Items from a dataset
%%
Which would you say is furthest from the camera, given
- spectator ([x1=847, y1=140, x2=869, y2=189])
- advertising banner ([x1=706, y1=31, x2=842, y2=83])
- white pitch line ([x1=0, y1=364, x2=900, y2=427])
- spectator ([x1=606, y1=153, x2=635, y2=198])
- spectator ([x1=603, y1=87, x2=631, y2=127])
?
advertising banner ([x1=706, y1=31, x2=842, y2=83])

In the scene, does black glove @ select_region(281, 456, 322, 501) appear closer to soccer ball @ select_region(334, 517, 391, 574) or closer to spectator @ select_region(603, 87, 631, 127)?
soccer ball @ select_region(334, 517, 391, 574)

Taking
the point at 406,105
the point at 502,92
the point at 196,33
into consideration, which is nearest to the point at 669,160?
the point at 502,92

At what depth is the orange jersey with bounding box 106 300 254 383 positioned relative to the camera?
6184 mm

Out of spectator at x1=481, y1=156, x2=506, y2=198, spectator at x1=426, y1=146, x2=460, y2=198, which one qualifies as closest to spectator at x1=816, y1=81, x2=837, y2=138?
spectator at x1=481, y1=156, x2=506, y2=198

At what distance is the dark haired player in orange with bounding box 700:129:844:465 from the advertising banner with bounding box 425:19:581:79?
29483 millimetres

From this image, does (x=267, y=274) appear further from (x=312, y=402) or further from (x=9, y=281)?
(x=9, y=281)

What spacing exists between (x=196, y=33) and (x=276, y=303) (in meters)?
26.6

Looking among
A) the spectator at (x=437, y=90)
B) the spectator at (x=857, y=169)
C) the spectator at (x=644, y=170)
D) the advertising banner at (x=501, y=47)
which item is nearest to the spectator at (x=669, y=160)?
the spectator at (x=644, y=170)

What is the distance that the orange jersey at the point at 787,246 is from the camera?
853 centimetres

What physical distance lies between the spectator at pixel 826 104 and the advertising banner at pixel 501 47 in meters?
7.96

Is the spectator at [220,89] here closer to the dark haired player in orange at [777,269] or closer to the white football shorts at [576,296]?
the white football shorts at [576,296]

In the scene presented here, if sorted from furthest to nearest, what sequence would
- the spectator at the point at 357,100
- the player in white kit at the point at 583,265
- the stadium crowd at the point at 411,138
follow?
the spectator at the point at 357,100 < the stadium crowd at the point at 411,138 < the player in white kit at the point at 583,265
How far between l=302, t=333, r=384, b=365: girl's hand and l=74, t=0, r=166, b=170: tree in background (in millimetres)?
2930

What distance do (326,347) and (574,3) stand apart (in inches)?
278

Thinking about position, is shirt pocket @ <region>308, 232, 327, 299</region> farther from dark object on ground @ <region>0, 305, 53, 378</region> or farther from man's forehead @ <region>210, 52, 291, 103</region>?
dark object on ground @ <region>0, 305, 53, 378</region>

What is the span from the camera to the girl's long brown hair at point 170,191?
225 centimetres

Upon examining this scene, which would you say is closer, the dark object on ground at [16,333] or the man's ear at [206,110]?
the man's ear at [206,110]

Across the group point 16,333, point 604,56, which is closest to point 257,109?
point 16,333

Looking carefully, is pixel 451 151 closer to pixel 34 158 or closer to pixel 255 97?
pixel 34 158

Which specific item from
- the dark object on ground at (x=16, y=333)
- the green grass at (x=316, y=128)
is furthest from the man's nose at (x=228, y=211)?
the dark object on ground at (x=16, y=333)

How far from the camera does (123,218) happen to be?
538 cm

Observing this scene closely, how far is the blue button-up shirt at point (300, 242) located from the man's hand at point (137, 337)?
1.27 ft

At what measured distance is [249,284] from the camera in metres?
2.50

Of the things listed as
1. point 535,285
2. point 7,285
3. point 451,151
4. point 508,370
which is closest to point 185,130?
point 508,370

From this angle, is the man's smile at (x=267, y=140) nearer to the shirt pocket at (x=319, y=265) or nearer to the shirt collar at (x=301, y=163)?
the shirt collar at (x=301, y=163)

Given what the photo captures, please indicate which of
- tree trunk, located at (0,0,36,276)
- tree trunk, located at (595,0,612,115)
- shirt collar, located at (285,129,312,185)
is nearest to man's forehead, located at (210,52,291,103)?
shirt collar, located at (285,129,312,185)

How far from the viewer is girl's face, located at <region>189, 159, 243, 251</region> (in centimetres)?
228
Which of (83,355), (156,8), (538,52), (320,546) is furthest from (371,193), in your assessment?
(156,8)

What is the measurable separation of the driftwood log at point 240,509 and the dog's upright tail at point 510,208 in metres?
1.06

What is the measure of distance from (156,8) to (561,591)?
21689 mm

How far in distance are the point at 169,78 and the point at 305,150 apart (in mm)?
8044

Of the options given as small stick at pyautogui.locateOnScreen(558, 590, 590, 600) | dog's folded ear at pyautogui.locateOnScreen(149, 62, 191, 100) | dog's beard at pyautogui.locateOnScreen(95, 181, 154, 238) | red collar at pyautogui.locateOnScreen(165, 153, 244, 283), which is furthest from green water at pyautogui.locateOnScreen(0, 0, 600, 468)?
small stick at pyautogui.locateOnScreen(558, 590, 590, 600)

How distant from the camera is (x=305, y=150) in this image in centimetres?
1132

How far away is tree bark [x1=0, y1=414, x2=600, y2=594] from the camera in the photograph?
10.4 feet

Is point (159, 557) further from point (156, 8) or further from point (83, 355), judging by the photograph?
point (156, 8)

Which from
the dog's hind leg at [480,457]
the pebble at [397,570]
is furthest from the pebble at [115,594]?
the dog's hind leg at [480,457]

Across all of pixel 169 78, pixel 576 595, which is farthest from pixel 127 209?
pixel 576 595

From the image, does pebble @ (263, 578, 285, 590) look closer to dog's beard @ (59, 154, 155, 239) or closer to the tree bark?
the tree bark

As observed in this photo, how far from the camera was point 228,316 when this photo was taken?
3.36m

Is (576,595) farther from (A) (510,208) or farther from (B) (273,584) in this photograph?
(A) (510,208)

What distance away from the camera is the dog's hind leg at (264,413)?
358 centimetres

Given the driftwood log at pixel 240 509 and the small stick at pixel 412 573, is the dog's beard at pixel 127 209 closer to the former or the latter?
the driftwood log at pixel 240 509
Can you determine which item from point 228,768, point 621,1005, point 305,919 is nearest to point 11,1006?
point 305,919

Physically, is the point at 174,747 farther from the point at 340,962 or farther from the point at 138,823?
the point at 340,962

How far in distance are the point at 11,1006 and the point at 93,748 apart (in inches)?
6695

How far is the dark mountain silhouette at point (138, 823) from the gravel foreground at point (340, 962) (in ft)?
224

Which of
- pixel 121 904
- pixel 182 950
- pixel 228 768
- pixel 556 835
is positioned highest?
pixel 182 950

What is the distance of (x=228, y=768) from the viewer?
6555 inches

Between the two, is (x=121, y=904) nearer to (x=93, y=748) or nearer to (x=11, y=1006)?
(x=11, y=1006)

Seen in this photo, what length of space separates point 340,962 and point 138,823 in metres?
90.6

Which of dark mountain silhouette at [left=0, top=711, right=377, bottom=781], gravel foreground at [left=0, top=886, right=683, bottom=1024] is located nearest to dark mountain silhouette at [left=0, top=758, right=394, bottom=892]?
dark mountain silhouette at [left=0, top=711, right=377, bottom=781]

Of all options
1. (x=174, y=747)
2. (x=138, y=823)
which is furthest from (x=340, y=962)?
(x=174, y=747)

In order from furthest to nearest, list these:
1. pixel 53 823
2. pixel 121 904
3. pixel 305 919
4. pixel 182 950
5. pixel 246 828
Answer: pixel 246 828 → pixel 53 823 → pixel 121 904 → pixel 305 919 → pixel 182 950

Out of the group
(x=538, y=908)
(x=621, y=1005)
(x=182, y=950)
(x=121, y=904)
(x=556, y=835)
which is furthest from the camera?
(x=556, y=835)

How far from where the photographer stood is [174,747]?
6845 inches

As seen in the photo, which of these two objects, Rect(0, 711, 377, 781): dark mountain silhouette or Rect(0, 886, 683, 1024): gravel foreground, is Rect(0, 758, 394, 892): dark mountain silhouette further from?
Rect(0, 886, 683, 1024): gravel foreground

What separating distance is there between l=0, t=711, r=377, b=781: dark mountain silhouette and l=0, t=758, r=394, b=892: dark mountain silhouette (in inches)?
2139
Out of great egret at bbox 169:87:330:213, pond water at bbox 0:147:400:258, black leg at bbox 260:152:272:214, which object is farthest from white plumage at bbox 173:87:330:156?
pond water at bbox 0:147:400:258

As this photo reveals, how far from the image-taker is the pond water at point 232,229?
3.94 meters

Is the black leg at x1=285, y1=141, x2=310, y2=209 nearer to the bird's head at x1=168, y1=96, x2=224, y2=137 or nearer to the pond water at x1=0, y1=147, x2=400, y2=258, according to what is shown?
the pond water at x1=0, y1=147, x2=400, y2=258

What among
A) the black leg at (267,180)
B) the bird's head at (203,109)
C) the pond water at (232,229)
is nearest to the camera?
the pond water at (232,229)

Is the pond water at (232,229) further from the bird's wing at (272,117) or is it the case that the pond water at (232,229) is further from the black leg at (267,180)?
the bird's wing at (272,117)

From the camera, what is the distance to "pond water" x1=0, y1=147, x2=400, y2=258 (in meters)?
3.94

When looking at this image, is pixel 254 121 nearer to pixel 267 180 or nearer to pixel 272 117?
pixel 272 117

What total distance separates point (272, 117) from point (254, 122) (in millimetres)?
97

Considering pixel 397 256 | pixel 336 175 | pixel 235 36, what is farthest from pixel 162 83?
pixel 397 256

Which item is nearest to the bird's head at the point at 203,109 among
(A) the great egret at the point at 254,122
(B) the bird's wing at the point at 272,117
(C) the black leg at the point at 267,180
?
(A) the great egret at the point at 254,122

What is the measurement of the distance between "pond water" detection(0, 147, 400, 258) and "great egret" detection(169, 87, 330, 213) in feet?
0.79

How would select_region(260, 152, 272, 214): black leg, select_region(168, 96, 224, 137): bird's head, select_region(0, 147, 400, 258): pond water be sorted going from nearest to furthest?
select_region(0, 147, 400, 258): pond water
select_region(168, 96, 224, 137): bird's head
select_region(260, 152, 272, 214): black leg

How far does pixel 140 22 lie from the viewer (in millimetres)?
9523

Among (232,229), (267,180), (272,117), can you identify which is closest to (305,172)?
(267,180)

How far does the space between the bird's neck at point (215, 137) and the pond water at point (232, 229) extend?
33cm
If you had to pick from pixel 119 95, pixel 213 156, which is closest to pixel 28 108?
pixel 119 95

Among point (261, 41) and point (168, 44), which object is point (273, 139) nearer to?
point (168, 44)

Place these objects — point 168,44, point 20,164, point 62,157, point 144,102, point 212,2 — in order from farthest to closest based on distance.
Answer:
%%
--- Short exercise ---
Transfer the data starting with the line that contains "How far is the dark" and going on through the line that contains "6555 inches", both included, keeping every line unchanged except the answers. In the answers, add 46 to every distance value and every coordinate.

--- Written solution ---
How far is the dark mountain silhouette at point (138, 823) from the gravel foreground at point (340, 962) (in ft)?
270

Which of
- pixel 121 904
- pixel 182 950
- pixel 228 768
- pixel 556 835
is positioned highest?
pixel 228 996

What is the distance of (x=228, y=768) from the viewer?
6601 inches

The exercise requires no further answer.